Exercise details — Count the lines in the listing below that contain the string "JSON" and reply with only that number.

Provided data —

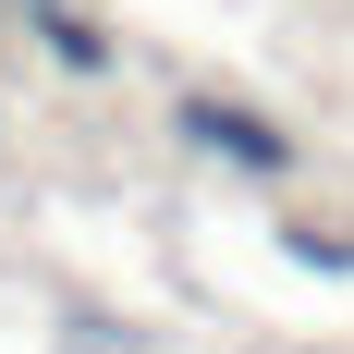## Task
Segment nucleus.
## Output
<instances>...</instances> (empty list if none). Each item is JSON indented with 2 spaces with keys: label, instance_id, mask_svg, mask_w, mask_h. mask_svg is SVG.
I'll use <instances>...</instances> for the list:
<instances>
[{
  "label": "nucleus",
  "instance_id": "obj_1",
  "mask_svg": "<svg viewBox=\"0 0 354 354\" xmlns=\"http://www.w3.org/2000/svg\"><path fill=\"white\" fill-rule=\"evenodd\" d=\"M183 135L220 147V159H245V171H281V135H269V122H232V110H208V98L183 110Z\"/></svg>",
  "mask_w": 354,
  "mask_h": 354
},
{
  "label": "nucleus",
  "instance_id": "obj_2",
  "mask_svg": "<svg viewBox=\"0 0 354 354\" xmlns=\"http://www.w3.org/2000/svg\"><path fill=\"white\" fill-rule=\"evenodd\" d=\"M37 12V37H49V49H62V62H98V25H86V12H73V0H25Z\"/></svg>",
  "mask_w": 354,
  "mask_h": 354
}]
</instances>
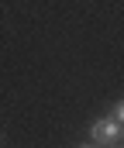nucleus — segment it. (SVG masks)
Instances as JSON below:
<instances>
[{
  "label": "nucleus",
  "mask_w": 124,
  "mask_h": 148,
  "mask_svg": "<svg viewBox=\"0 0 124 148\" xmlns=\"http://www.w3.org/2000/svg\"><path fill=\"white\" fill-rule=\"evenodd\" d=\"M124 138V127L114 121V117H97L93 124H90V141L97 148H107V145H117Z\"/></svg>",
  "instance_id": "1"
},
{
  "label": "nucleus",
  "mask_w": 124,
  "mask_h": 148,
  "mask_svg": "<svg viewBox=\"0 0 124 148\" xmlns=\"http://www.w3.org/2000/svg\"><path fill=\"white\" fill-rule=\"evenodd\" d=\"M79 148H97V145H93V141H90V145H79Z\"/></svg>",
  "instance_id": "3"
},
{
  "label": "nucleus",
  "mask_w": 124,
  "mask_h": 148,
  "mask_svg": "<svg viewBox=\"0 0 124 148\" xmlns=\"http://www.w3.org/2000/svg\"><path fill=\"white\" fill-rule=\"evenodd\" d=\"M110 117H114V121L124 127V100H117V103H114V114H110Z\"/></svg>",
  "instance_id": "2"
}]
</instances>
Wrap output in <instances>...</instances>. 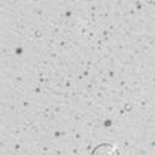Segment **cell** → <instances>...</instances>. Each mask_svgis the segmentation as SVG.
I'll list each match as a JSON object with an SVG mask.
<instances>
[{"label":"cell","mask_w":155,"mask_h":155,"mask_svg":"<svg viewBox=\"0 0 155 155\" xmlns=\"http://www.w3.org/2000/svg\"><path fill=\"white\" fill-rule=\"evenodd\" d=\"M91 155H119V151L116 149V146L109 145V143H101L93 149Z\"/></svg>","instance_id":"6da1fadb"}]
</instances>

Solution to this problem — 3